> What is expected: Every record must be written out once more, with nothing added or omitted.
## start Data to process
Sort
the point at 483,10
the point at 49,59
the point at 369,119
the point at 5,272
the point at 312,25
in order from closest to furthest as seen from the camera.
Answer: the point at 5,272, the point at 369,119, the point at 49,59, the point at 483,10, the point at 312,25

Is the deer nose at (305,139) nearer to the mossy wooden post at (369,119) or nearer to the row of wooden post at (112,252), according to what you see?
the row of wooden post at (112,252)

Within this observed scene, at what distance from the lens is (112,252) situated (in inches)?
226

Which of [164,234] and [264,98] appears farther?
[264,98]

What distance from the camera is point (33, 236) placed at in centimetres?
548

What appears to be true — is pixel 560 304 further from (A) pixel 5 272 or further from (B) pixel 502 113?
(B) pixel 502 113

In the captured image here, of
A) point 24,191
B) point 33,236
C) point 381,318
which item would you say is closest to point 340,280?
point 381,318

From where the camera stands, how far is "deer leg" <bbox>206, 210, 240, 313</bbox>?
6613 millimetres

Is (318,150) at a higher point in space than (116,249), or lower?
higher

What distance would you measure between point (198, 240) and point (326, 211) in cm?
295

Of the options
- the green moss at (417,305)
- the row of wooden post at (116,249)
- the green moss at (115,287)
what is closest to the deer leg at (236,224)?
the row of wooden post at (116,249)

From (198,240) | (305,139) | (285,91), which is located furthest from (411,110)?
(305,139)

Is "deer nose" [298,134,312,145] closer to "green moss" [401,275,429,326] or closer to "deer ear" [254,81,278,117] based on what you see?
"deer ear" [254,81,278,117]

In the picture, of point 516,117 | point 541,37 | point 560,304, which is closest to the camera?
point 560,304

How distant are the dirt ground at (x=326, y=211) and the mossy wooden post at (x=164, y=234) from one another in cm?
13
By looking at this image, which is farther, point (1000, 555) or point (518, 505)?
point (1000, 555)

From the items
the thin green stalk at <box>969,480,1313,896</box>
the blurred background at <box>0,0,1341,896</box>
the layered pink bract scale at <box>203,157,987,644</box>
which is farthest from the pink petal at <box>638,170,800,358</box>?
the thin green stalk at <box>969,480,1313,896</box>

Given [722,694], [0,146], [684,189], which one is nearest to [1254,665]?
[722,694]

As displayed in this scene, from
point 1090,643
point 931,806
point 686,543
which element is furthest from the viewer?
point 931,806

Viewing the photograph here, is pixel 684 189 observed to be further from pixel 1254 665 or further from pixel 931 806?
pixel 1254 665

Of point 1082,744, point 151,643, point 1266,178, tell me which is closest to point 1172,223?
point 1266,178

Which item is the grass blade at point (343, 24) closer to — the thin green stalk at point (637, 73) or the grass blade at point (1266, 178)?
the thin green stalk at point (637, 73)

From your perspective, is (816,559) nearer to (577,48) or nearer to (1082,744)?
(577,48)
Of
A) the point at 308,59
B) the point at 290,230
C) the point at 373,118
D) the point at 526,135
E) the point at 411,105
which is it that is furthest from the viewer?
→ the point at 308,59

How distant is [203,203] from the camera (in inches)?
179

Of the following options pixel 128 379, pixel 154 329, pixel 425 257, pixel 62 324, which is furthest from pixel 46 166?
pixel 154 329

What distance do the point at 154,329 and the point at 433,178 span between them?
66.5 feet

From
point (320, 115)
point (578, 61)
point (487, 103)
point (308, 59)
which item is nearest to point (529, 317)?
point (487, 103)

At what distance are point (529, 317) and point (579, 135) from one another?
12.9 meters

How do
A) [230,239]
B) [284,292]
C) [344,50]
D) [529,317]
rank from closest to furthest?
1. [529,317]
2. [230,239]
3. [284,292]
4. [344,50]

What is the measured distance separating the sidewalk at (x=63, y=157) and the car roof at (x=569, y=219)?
## end Data to process
> Reply:
Sort
the point at 483,10
the point at 49,59
the point at 369,119
the point at 5,272
the point at 312,25
in order from closest to furthest as seen from the camera.
Answer: the point at 5,272, the point at 369,119, the point at 49,59, the point at 483,10, the point at 312,25

Is the deer nose at (305,139) nearer to the mossy wooden post at (369,119) or nearer to the row of wooden post at (112,252), according to what you see?
the row of wooden post at (112,252)

Within this observed scene, at what distance from the lens is (112,252) situated (in inches)?
226

Which of [164,234] and [264,98] appears farther?
[264,98]

What distance from the camera is point (33, 236) placed at in centimetres?
548

What appears to be true — is pixel 560 304 further from (A) pixel 5 272 or further from (B) pixel 502 113?
(B) pixel 502 113

In the captured image here, of
A) point 24,191
B) point 33,236
C) point 381,318
which item would you say is closest to point 340,280?
point 381,318

From where the camera stands, how far is "deer leg" <bbox>206, 210, 240, 313</bbox>?
6613 millimetres

Is (318,150) at a higher point in space than (116,249), or lower?
higher

What distance would you measure between point (198, 240) and point (326, 211) in cm?
295

Of the options
- the green moss at (417,305)
- the row of wooden post at (116,249)
- the green moss at (115,287)
what is closest to the deer leg at (236,224)?
the row of wooden post at (116,249)

From (198,240) | (305,139) | (285,91), which is located furthest from (411,110)?
(305,139)

Is "deer nose" [298,134,312,145] closer to "green moss" [401,275,429,326] or closer to "deer ear" [254,81,278,117] based on what you see?
"deer ear" [254,81,278,117]

In the picture, of point 516,117 | point 541,37 | point 560,304, which is closest to the camera?
point 560,304

How distant are the dirt ground at (x=326, y=211) and the mossy wooden post at (x=164, y=234) from one another in cm?
13
By looking at this image, which is farther, point (1000, 555) or point (518, 505)?
point (1000, 555)

From the items
the thin green stalk at <box>969,480,1313,896</box>
the blurred background at <box>0,0,1341,896</box>
the layered pink bract scale at <box>203,157,987,644</box>
which is farthest from the pink petal at <box>638,170,800,358</box>?
the thin green stalk at <box>969,480,1313,896</box>

Given [722,694], [0,146], [684,189], which one is nearest to [1254,665]?
[722,694]

As displayed in this scene, from
point 1090,643
point 931,806
point 686,543
which element is furthest from the viewer?
point 931,806

Viewing the photograph here, is pixel 684 189 observed to be further from pixel 1254 665 or further from pixel 931 806?
pixel 1254 665

Of point 1082,744, point 151,643, point 1266,178, tell me which is closest to point 1172,223?
point 1266,178

Which item is the grass blade at point (343, 24) closer to — the thin green stalk at point (637, 73) or the grass blade at point (1266, 178)?
the thin green stalk at point (637, 73)

From your perspective, is (816,559) nearer to (577,48) or nearer to (1082,744)?
(577,48)
Of
A) the point at 308,59
B) the point at 290,230
C) the point at 373,118
D) the point at 526,135
E) the point at 411,105
which is it that is furthest from the viewer?
→ the point at 308,59

How distant is [203,203] from the camera (in inches)?
179

Of the following options pixel 128 379, pixel 154 329, pixel 425 257, pixel 62 324, which is furthest from pixel 46 166?
pixel 154 329

What distance do the point at 154,329 and the point at 433,178 span between them?
66.5 feet

From
point (320, 115)
point (578, 61)
point (487, 103)
point (308, 59)
which item is nearest to point (529, 317)?
point (487, 103)

At what distance are point (529, 317) and point (579, 135) from one another?
12.9 meters

How do
A) [230,239]
B) [284,292]
C) [344,50]
D) [529,317]
rank from closest to furthest?
1. [529,317]
2. [230,239]
3. [284,292]
4. [344,50]

What is the measured distance separating the sidewalk at (x=63, y=157) and the car roof at (x=569, y=219)?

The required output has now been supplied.